LE
LOGOSCOPE

Laboratoire de recherche et création
Principauté de Monaco

COLLECTIF NON SURTAXÉ
Arts visuels, Arts sonores, Arts de la scène Art transversal


Auteur à quatre plumes, celles de Morgane Benyamina, de Marine Gambardella et de Dylan Haond, nous avons appris à travailler en collaboration tout au long de notre cursus au sein du Pavillon Bosio-Ecole Supérieure d’Arts Plastiques de la Ville de Monaco. Nous sommes aujourd’hui, tous trois, scénographes, auteurs et plasticiens où la question de l’espace prend une place prédominante dans notre travail. Régulièrement, nous concevons des dispositifs scéniques ou des installations par l’utilisation de différents médiums : vidéo, photographie, performance, sculpture. Notre travail naît quasi systématiquement d’un récit à raconter qui nous permet d’aborder la croisée des temporalités de l’exposition et de la performance.

Le numéro non surtaxé est un numéro de téléphone d’entreprise ou de services publics dont le tarif est le même que celui d’un appel local. Croyant au potentiel pédagogique de l’art et de sa capacité à ouvrir les esprits divers et variés, notre travail incarne une dimension sociale qui nous a inspiré le nom de notre collectif – Non Surtaxé.

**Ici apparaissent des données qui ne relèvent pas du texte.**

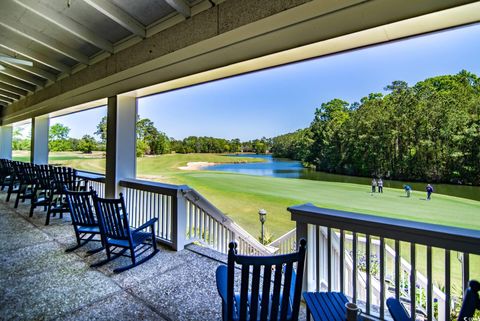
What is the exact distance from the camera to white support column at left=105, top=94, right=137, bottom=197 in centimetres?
449

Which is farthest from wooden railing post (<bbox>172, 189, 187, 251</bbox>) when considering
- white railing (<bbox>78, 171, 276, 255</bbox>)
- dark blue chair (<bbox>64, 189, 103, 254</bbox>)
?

Erudits, Amateurs ou encore Novices… de tous bords… Notre monde manque cruellement de verticalité sur nos complexités horizontales et c’est avec les codes de l’art contemporain que nous comptons diffuser notre parole.


LA DERNIÈRE

La dernière fois, le dernier souffle, la dernière heure, la dernière danse... L’ambivalence que l’on reconnaît dans cet adjectif peut aussi bien évoquer la grâce ou l’amertume, la mort ou la renaissance, la fin et la promesse d’un après, les derniers instants savourés ou subis. La « dernière » comme un curseur de temps dans l’historique de l’existence, du souvenir d’un individu ou d’un groupe d’individus. De l’éphémère aigu de ces souvenirs, la mémoire (atteinte) nous joue des tours et plus sévèrement lorsqu’il s’agit d’Alzheimer. Alors il nous reste pour témoin l’entourage, l’innocence, le don et l’absence.

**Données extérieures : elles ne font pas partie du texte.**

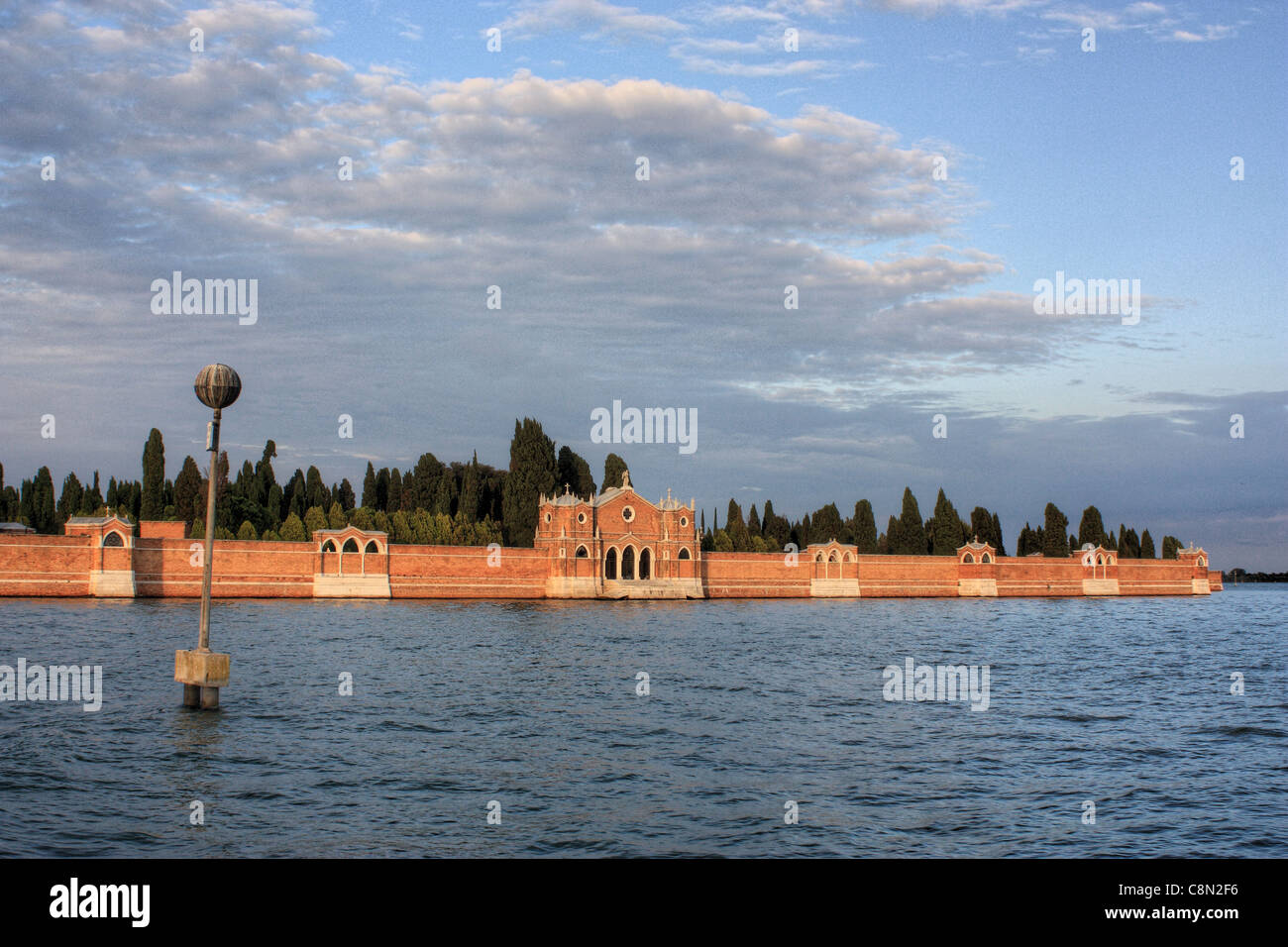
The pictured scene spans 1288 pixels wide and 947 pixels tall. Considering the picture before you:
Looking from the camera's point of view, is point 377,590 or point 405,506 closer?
point 377,590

La Dernière se traduit en une performance hybride de 28 minutes pouvant se jouer autant dans un théâtre que dans un espace d’exposition ; un moment dédié à la mémoire, l’héritage, la transmission mais aussi à la mort qui porte nombre de promesses. Hybride dans le croisement des supports et des moyens d’expression : un travail scénographique du vivant convoquant de la danse, de la vidéo, du texte, de la musique, de la cuisine. Les 28 minutes sont divisées en 7 parties qui représentent les 7 stades de la maladie. Chaque partie constitue un morceau de témoignage, aussi bien concret qu’abstrait, de l’intime à l’impersonnel, provenant des points de vue du protagoniste, de l’entourage, de la maladie et autres entités. Le décréchendo de cette performance prendra sens à la fin. Comme un puzzle antynomyque dont les indices s’effacent à mesure que l’on avance et qui trouve toute sa dimension à la dernièreminute.